Nog een korte opmerking over de douane. We komen daar later dit jaar immers nog over te spreken. Het is in het licht van de bestrijding van het terrorisme denkbaar dat we, bijvoorbeeld met intensivering van het mobiele toezicht, de binnengrenzen toch weer meer in de gaten gaan houden. Moeten we niet vaststellen dat we op dit vlak wat te optimistisch zijn geweest? Vanmorgen heb ik de brief gezien die wij kregen naar aanleiding van vragen van de commissie voor Financiën hierover. Die geeft op deze vraag eigenlijk geen antwoord. Wil het kabinet de Kamer een notitie doen toekomen waarin breder op de materie wordt ingegaan? Graag krijg ik deze notitie voor de behandeling van het beleidsplan dat we jaarlijks in de Kamer bespreken.
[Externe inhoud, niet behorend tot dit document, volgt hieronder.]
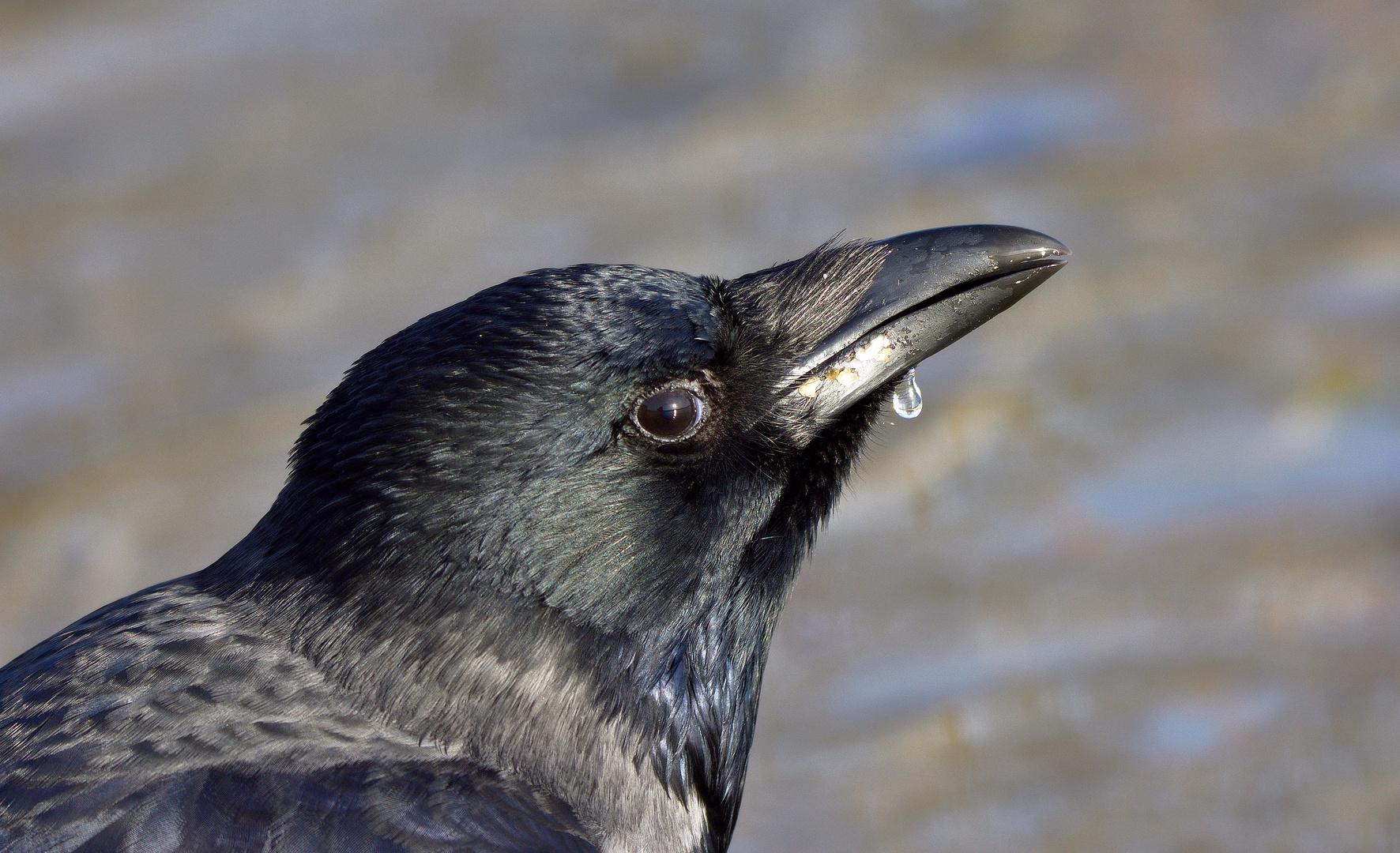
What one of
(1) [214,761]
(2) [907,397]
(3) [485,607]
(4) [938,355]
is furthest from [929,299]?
(4) [938,355]

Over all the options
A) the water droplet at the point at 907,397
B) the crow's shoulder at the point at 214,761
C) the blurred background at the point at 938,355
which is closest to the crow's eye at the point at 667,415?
the water droplet at the point at 907,397

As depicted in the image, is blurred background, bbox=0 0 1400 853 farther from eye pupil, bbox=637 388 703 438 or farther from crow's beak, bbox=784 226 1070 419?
eye pupil, bbox=637 388 703 438

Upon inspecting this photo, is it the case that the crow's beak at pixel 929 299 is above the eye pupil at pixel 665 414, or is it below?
above

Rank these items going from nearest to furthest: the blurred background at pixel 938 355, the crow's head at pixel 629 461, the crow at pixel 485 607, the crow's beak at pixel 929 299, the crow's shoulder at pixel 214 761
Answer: the crow's shoulder at pixel 214 761 → the crow at pixel 485 607 → the crow's head at pixel 629 461 → the crow's beak at pixel 929 299 → the blurred background at pixel 938 355

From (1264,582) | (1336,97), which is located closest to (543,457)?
(1264,582)

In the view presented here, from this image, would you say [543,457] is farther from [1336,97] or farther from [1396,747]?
[1336,97]

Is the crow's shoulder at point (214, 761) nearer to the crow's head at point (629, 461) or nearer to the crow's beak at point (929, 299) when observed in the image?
the crow's head at point (629, 461)

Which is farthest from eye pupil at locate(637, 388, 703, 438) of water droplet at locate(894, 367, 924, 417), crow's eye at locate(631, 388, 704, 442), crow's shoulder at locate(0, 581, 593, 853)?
crow's shoulder at locate(0, 581, 593, 853)
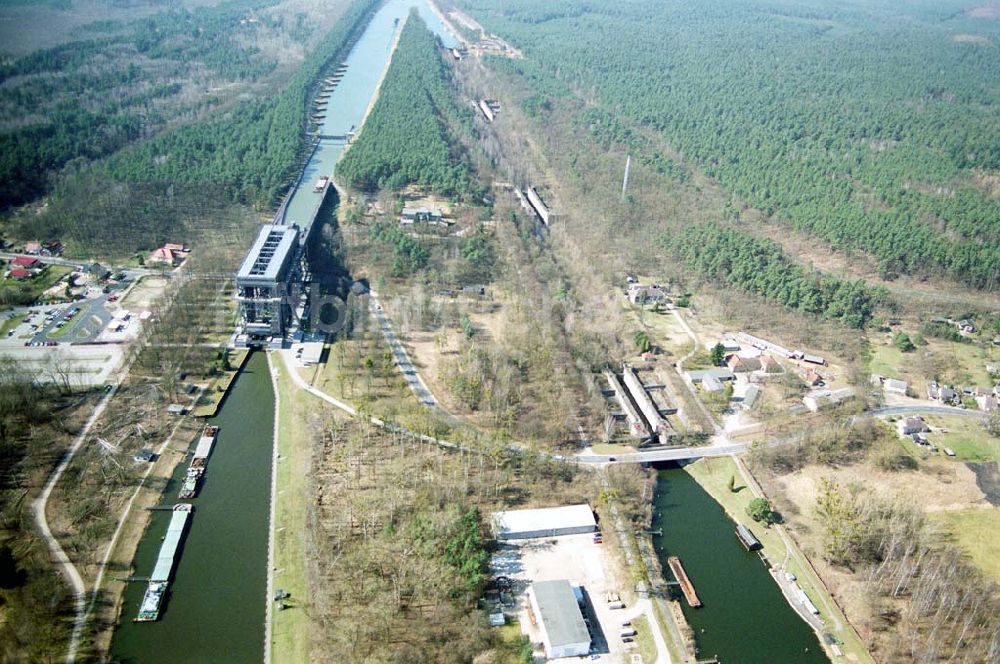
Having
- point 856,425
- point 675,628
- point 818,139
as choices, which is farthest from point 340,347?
point 818,139

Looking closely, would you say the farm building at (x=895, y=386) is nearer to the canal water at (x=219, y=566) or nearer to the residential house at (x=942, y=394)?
the residential house at (x=942, y=394)

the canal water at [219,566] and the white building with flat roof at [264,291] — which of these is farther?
the white building with flat roof at [264,291]

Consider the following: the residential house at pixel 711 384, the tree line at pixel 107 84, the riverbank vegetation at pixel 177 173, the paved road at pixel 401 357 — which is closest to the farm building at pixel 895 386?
the residential house at pixel 711 384

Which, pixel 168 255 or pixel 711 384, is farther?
pixel 168 255

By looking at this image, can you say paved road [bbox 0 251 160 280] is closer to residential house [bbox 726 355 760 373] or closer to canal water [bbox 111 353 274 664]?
canal water [bbox 111 353 274 664]

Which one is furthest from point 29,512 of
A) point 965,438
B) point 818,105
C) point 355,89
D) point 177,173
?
point 818,105

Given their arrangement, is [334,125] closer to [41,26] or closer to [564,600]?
[41,26]

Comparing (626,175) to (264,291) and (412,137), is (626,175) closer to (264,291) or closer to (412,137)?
(412,137)
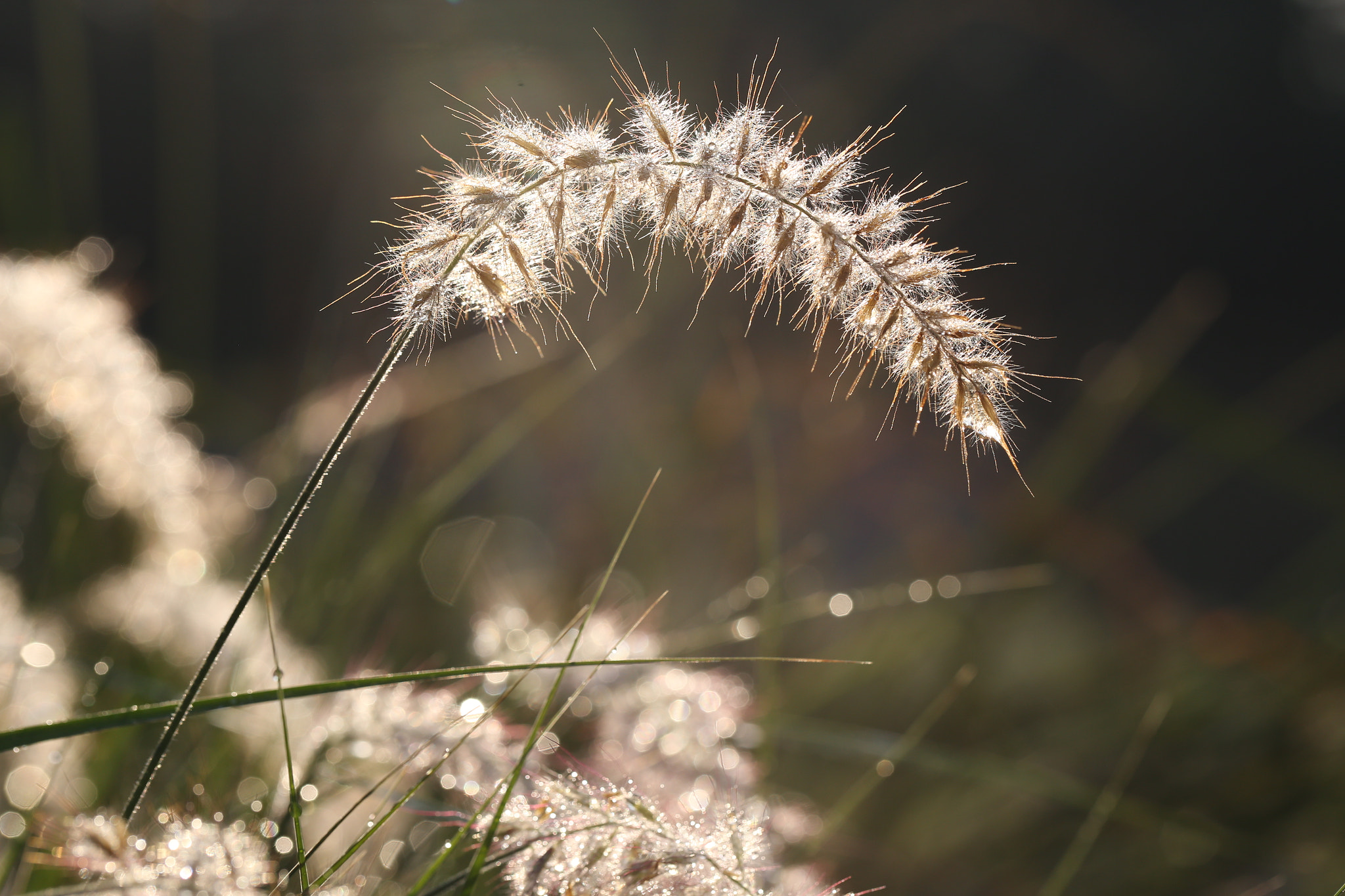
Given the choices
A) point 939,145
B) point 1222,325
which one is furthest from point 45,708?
point 1222,325

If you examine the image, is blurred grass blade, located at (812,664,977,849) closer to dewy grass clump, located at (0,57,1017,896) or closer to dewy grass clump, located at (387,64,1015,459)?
dewy grass clump, located at (0,57,1017,896)

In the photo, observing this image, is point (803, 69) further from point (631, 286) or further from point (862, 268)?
point (862, 268)

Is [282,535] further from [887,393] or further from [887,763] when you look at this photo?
[887,393]

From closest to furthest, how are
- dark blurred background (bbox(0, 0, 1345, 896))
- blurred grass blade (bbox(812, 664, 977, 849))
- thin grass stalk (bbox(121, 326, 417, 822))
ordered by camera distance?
thin grass stalk (bbox(121, 326, 417, 822)), blurred grass blade (bbox(812, 664, 977, 849)), dark blurred background (bbox(0, 0, 1345, 896))

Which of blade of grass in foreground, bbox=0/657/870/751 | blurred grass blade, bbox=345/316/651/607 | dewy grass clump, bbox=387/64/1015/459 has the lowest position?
blade of grass in foreground, bbox=0/657/870/751

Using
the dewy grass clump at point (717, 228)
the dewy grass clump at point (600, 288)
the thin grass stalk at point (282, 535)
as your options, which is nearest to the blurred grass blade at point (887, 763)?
the dewy grass clump at point (600, 288)

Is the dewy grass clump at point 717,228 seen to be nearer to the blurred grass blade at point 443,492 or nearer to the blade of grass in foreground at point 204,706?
the blade of grass in foreground at point 204,706

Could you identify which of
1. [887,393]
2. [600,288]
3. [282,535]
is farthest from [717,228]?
[887,393]

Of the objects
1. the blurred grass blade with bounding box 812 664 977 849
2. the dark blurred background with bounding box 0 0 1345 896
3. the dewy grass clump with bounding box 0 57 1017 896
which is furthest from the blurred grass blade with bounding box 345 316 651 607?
the blurred grass blade with bounding box 812 664 977 849
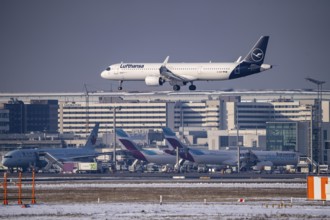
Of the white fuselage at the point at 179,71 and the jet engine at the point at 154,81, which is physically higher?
the white fuselage at the point at 179,71

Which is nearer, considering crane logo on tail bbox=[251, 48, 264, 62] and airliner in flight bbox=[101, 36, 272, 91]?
airliner in flight bbox=[101, 36, 272, 91]

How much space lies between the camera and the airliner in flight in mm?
159875

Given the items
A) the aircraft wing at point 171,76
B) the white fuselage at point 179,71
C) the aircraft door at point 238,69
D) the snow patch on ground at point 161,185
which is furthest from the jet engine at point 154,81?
the snow patch on ground at point 161,185

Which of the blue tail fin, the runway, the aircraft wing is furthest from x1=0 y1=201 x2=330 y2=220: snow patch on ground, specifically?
the blue tail fin

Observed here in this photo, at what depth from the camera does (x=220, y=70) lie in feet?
522

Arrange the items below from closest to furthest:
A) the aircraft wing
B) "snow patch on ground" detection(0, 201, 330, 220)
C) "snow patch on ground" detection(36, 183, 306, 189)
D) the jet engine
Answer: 1. "snow patch on ground" detection(0, 201, 330, 220)
2. "snow patch on ground" detection(36, 183, 306, 189)
3. the jet engine
4. the aircraft wing

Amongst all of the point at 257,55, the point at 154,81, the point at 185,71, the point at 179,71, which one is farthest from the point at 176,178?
the point at 257,55

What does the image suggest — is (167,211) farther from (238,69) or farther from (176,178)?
(238,69)

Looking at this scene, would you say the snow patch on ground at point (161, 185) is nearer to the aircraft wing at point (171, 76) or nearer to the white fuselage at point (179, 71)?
the white fuselage at point (179, 71)

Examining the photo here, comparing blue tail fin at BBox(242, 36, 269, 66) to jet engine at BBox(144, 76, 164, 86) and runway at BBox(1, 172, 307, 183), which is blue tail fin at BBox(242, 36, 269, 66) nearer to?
jet engine at BBox(144, 76, 164, 86)

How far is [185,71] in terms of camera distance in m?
162

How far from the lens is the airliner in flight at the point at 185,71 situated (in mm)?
159875

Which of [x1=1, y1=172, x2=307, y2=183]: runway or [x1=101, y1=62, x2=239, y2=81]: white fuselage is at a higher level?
[x1=101, y1=62, x2=239, y2=81]: white fuselage

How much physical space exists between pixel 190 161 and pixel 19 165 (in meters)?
33.0
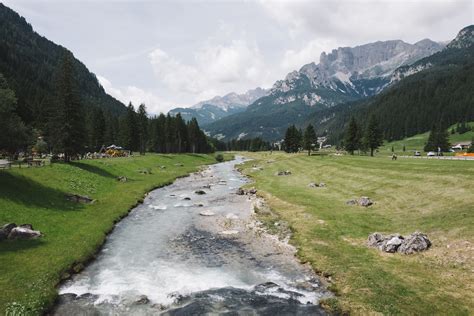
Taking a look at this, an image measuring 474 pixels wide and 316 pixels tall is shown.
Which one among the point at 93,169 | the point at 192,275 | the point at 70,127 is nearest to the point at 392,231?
the point at 192,275

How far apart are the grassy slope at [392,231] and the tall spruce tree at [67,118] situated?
43851mm

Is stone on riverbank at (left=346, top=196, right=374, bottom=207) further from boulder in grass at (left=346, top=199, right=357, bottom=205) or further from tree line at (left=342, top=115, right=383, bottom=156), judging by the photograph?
tree line at (left=342, top=115, right=383, bottom=156)

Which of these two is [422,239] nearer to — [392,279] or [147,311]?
[392,279]

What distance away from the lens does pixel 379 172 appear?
63.6 metres

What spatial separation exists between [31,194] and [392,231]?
1684 inches

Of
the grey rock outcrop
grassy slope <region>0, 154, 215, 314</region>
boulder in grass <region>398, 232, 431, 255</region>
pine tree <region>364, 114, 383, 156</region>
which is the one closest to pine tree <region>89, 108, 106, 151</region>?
grassy slope <region>0, 154, 215, 314</region>

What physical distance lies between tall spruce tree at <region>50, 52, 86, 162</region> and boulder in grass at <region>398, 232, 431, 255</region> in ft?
218

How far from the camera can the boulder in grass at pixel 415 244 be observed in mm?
28438

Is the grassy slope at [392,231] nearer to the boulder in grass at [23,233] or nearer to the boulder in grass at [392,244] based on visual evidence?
the boulder in grass at [392,244]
Ik rond af. Zeven jaar Paars beleid was in financieel opzicht succesvol. Daarvoor verdient met name deze minister complimenten. Maar, zoals gezegd: in het verleden behaalde resultaten bieden geen garanties voor de toekomst. De wind in de rug is weggevallen. Wegduiken onder het succes van de afgelopen jaren kan veilig lijken, maar willen we echt verder komen dan moet, net als bij de schildpad, de nek worden uitgestoken. De fractie van de ChristenUnie hoopt dat deze minister de uitdaging wil aangaan.

De (algemene) beraadslaging wordt geschorst.

De voorzitter:

Hiermee zijn we gekomen aan het eind van de eerste termijn van de kant van de Kamer. Wij krijgen morgenvroeg antwoord van de bewindspersonen.

De vergadering wordt enkele ogenblikken geschorst.